Muslim Rohingyan refugees from Myanmar try to break out a Thai detention centre to celebrate Eid al-Fitr. Photo: EPA

August 16, 2013

Thailand has urged Myanmar to bring back home a number of Rohingya migrants who had illegally entered Thailand since the last several months.

Thai Foreign Minister Surapong Tovichakchaikul called on his Myanmar counterpart Wunna Maung Lwin Wednesday to take steps to repatriate an estimated 1,700 Rohingya refugees who had fled fighting inside Rakhine state.

The refugees sailed dilapidated boats in the Andaman Sea and disembarked in Thailand's southern coastal provinces since earlier this year.

The Thai government's latest move apparently followed the recent event in which 261 Rohingya migrants had escaped from the compound of the Thai Immigration Police's office in Pang-nga province where they had been detained, pending deportation back to Myanmar.

Surapong said he will also meet with representatives of the United Nations High Commissioner for Refugees to suggest that the international agency help take care of the Muslim Rohingyas inside Myanmar or find a third country for them to settle down.
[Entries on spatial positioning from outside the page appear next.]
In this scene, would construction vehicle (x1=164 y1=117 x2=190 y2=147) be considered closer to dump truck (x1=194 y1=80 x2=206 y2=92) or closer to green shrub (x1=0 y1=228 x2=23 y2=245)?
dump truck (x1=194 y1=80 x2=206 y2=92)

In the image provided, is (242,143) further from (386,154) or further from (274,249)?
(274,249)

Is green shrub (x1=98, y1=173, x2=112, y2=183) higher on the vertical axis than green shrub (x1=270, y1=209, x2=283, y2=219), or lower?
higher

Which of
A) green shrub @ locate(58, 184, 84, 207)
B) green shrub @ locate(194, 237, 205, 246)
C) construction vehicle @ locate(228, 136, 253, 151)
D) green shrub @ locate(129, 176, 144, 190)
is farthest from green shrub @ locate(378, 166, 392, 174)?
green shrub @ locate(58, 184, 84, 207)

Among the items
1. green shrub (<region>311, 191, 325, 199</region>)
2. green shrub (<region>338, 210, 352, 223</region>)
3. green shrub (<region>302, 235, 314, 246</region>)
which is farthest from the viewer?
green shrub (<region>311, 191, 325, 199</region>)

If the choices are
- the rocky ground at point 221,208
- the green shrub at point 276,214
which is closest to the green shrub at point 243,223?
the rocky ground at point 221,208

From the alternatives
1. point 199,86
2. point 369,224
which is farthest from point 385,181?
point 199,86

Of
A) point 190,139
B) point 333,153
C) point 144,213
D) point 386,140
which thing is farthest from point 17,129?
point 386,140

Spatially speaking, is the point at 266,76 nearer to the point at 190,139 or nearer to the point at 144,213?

He added that the Thai Interior Ministry will work in place of the Immigration Police to provide temporary shelter for the Rohingyas.

Thailand has no policy to give permanent shelter or lodging to those migrants who may have fled sectarian violence in their native land. It allows them to stay in Thai territory purely on temporary and humanitarian basis, according to the Thai foreign minister.